「根は同じ教師」の信頼感は大切に


 文部省,教育委員会の行政解釈は,かねがね職員会議を補助機関とする立場をとっており,学校管理規則で諮問機関めいた位置付けをしている場合も,教育委員会の公式見解としては補助機関とするのが通例である.
 近年の判例でも,職員会議は法令上の根拠があるものではなく,また,校務の運営について最終決定をする権限も有しておらず,校長はその職務を行うに当たって職員会議の意見を尊重すべきであるが,これに拘束されるべきものということはできない,とするものが大方である(例えば平成8年2月22日 大阪地裁).
 法律論としては,長らく続いた学校運営における職員会議の位置付け,つまり校長と職員会議の権限関係について一応の結論が出たようである.その意味で,東京都教育委員会が学校管理規則を改正して職員会議を校長の補助機関として明定しようというのは,むしろ当然の成り行きといえよう.
 もっとも,職員会議は,校長・教頭をはじめ,主任層もその他の教員も「根は同じ教師」であり,こと教育に関わる問題なら,同じ土俵で「教育の論理」に添って話し合えば,何とか話しがつくという,いわば「教育の専門家」同士の信頼感を背景に,学校慣行として学校運営に大きな役割を果たしてきた.この事実はこれからも大切にしてほしい.

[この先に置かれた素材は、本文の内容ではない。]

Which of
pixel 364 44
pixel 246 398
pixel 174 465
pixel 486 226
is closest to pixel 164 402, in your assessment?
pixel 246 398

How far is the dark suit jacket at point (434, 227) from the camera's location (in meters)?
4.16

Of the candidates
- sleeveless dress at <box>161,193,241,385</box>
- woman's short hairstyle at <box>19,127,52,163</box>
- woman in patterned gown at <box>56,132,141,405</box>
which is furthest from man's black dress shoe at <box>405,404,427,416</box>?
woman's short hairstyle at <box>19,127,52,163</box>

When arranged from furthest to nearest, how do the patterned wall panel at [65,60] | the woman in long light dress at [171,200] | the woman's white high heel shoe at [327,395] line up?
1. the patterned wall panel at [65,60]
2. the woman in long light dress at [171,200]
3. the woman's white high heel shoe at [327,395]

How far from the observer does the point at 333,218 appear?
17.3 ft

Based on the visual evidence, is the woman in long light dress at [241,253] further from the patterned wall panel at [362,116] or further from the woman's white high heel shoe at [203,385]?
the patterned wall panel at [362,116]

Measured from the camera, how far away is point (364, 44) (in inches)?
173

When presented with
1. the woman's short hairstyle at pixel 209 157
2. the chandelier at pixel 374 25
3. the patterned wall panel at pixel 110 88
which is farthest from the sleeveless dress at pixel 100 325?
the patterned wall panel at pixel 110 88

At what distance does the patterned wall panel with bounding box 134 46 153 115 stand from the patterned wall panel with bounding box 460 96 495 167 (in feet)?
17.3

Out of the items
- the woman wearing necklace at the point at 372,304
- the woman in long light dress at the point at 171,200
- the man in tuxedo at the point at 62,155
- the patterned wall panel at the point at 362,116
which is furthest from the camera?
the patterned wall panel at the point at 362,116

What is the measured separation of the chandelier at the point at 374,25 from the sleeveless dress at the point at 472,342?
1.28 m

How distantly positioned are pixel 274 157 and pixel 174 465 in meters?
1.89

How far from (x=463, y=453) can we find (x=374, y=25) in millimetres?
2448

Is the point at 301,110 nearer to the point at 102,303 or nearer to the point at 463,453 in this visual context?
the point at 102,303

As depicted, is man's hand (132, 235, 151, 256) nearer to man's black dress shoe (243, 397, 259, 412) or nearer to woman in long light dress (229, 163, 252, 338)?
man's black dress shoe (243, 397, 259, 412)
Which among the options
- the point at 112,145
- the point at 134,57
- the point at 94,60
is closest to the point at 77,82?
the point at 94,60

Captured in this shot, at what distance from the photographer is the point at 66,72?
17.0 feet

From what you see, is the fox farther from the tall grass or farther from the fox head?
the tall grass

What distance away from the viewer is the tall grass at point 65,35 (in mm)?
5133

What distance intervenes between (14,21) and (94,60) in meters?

 なお先の検討委員会は,具体的に学校予算の使途や校内人事についても校長主導で決定できるように通達し,さらに@必要な教師を他校からヘッドハンティングしてもよい,Aボランティア活動などの特色ある事業を校内で進めるため,予算の増額を求めることも可能にする,などの提言を行っている.
 また,検討委員会では,校長でさえ自校の授業を参観できないこともある学校の閉鎖性を問題にし,新たに「学校運営連絡協議会」の設置を促している.協議会は保護者や地域の人々で構成され,授業内容の公開を通じて問題点を指摘してもらったり,学校運営に意見を提言してもらったりして,学校を評価する.
 「校長が変れば,学校が変わる」というのは,高等学校にも当てはまることになりそうだ.